Je me trouve dans la pièce commune de la maison où loge le groupe de bénévoles que j'ai rejoint à Ishinomaki, dénommé
It's not just mud. La pièce est vide, depuis presqu'une heure. Les autres se sont retirés dans leurs quartiers. Cette réalité contraste avec ce qui prévalait hier, alors que nous étions une bonne douzaine.
Coupez! Coupez! Ce n'est pas bon comme introduction de texte. Il faut plus de mordant, plus d'émotions!
Lundi matin, neuf heures trente. Devant la gare d'Ishinomaki, un homme attend qu'on vienne le cueillir. Les badauds se succèdent, mais personne qui ressemble à un bénévole venu accueillir un confrère, fraîchement arrivé après une nuit mal dormie dans l'autocar de nuit.
L'homme en question, votre narrateur, a plus tôt aperçu un écriteau sur la façade de la gare, indiquant les caractéristiques du séisme du onze mars, en plus de comporter une ligne, à environ un mètre de hauteur, indiquant le niveau maximal atteint par le tsunami à cet endroit. L'océan se trouve à quelques kilomètres.
Mais que peut bien faire mon contact?, l'homme à la barbe de trois jours se demande impatiemment, en jetant une énième fois un coup d'œil agacé à sa montre.
Coupez! Coupez! C'est quoi cette surdramatisation? Le narrateur n'était nullement pressé. Il est venu donner de son temps, pas courir après! Et pourquoi encore relater le tout à la troisième personne? C'est quoi cette manie?
Je dois avouer ici que je ne sais pas trop comment m'y prendre pour décrire mon deuxième séjour de volontariat, d'où le présent récit tarabiscoté.
Simplement écrit, nous nous affairons à rendre habitables les domiciles endommagés, sans pour autant être détruits, par le tsunami. Cela implique d'arracher les cloisons sèches, la mousse isolante des murs et les plafonds, d'enlever les broches, vis et clous qui les tenaient en place, et au besoin de démonter le plancher pour retirer la boue sous-jacente.

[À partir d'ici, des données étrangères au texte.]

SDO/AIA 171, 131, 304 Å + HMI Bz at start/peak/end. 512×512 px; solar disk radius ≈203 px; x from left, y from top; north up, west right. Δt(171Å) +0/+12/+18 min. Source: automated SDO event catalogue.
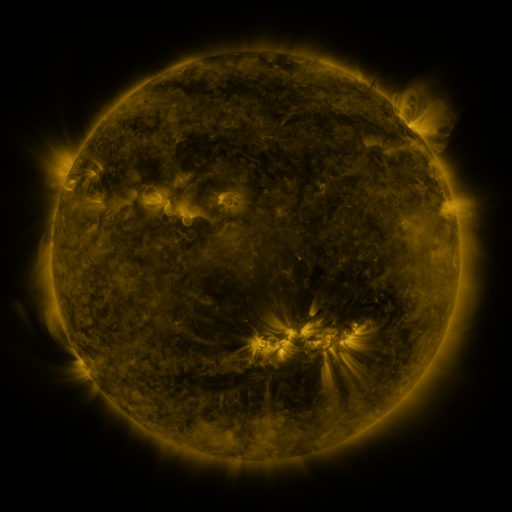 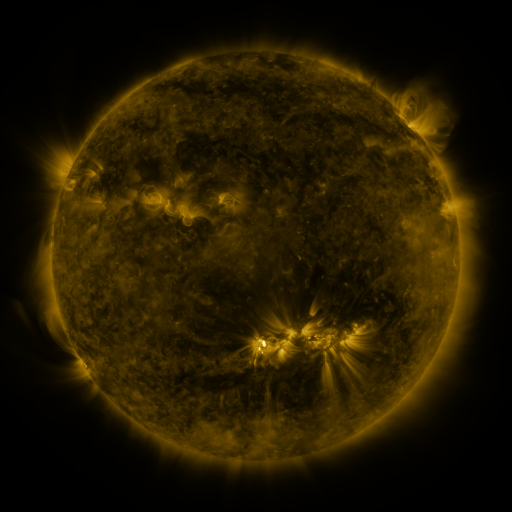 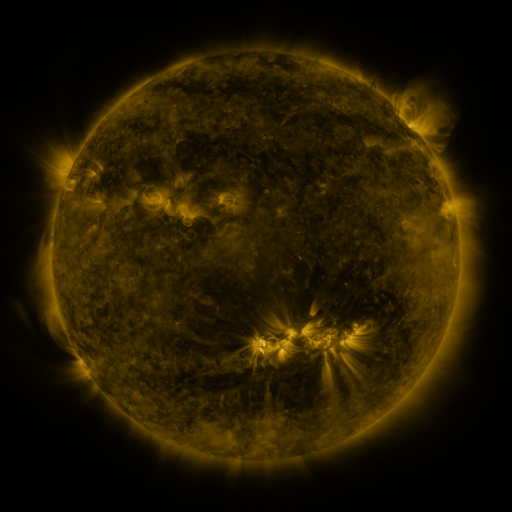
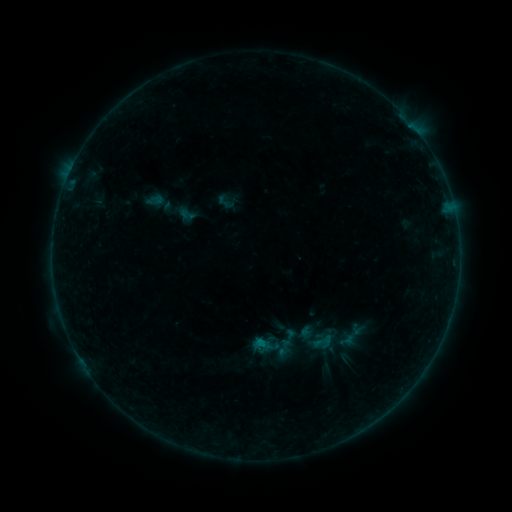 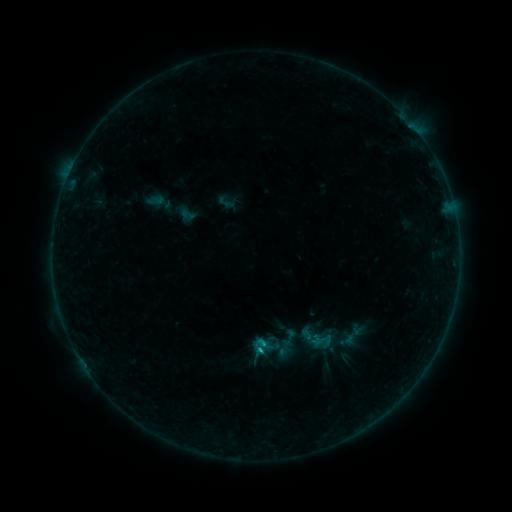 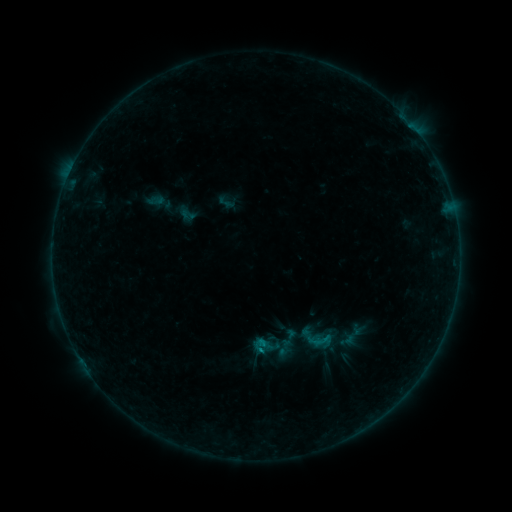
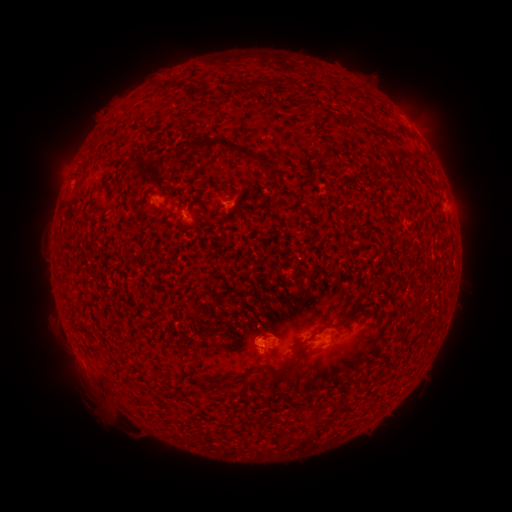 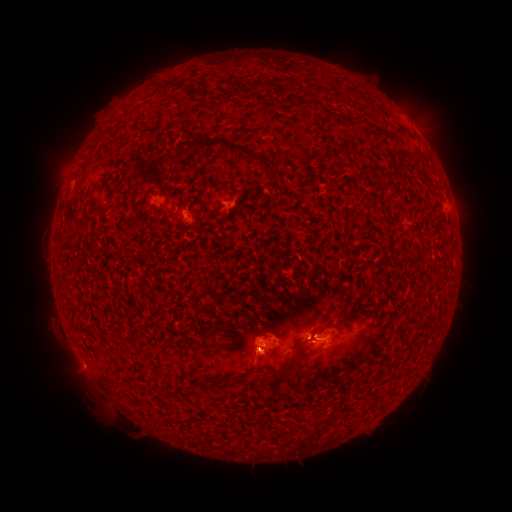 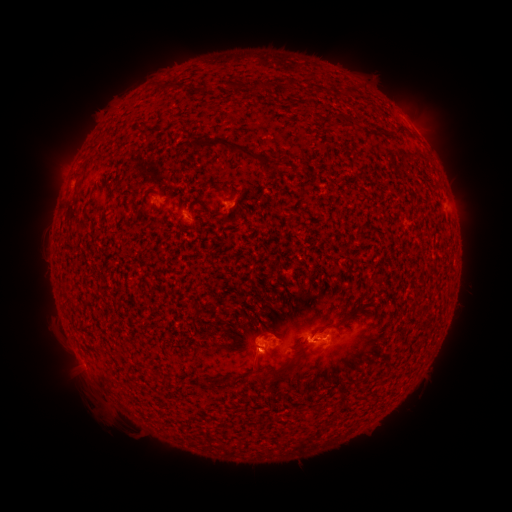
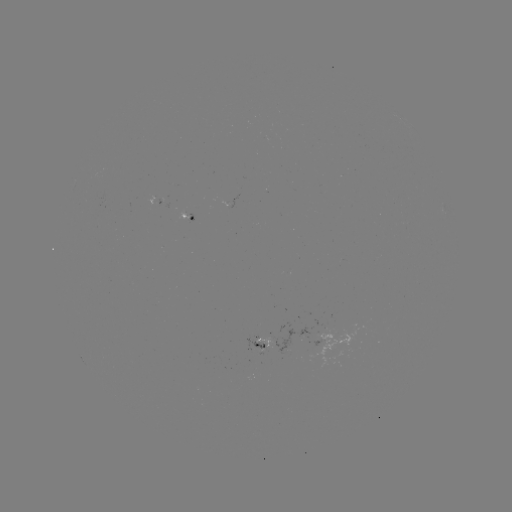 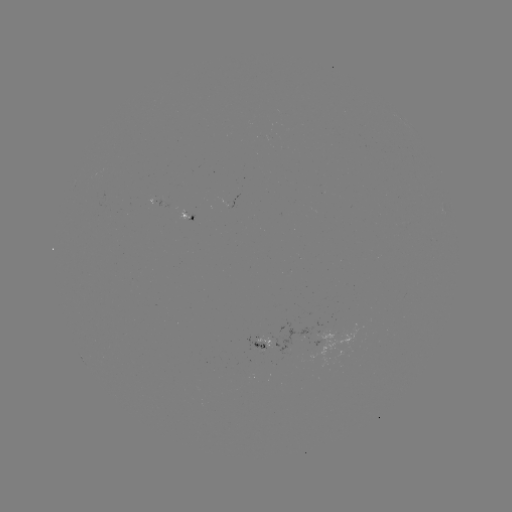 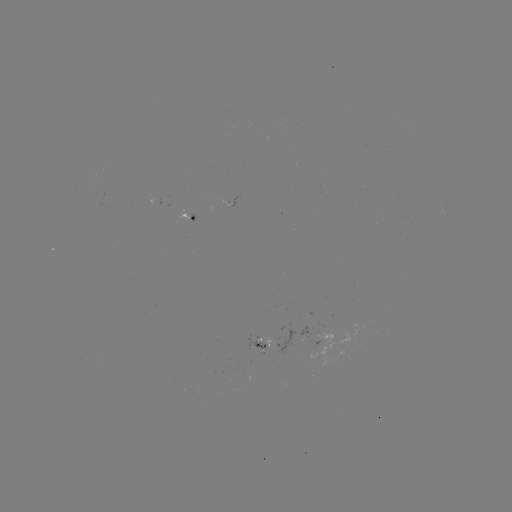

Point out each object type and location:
B4.0 flare: (262, 342)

C'est peut-être pour ça que j'éprouve de la difficulté à bien décrire mon expérience : à la base, le bénévolat comme je le fais présentement n'a rien de glorieux. C'est plutôt banal, même.
Mes collègues, en revanche, sont sans exception agréables à côtoyer et l'atmosphère qui règne en est une de camaraderie. Chacun a son histoire à raconter. Il y a notamment Yannick, de France, qui depuis quatre mois fait sa part, énorme; Andrew, le néo-zélandais homme au foyer venu retaper le foyer d'autrui; Horiba-san, venu tout d'abord en aide à titre de membre des Forces japonaises d'autodéfense qui, une fois redevenu civil, a décidé de poursuivre son œuvre; ou encore Anna, une Américaine née et élevée au Japon, revenue après plus de trente ans aux États-Unis, et sur le point d'amorcer l'administration d'un orphelinat local.
Les habitants de l'endroit, aussi, ont leur histoire à raconter. Qu'il s'agisse de cette homme de soixante-quinze ans qui se réjouit à l'idée de bientôt pouvoir rouvrir sa boutique de saké, fondée il y a quatre-vingt ans par son père; de ces dames âgées débordant de gratitude car nous les avions aidées à déménager; ou du propriétaire du salon de barbier dans lequel nous travaillons depuis deux jours, qui se fait un point d'honneur de nous apporter jus de fruits et collations et ce faisant de nous remercier à profusion; tous vivent avec l'espoir de jours meilleurs.
Ainsi, le bénévolat, glorieux ou non, c'est fondamentalement des humains qui, entre eux, s'entraident. C'est ça qui compte après tout, nonobstant les textes sinueux, dont le présent, à la fin duquel vous arrivez maintenant.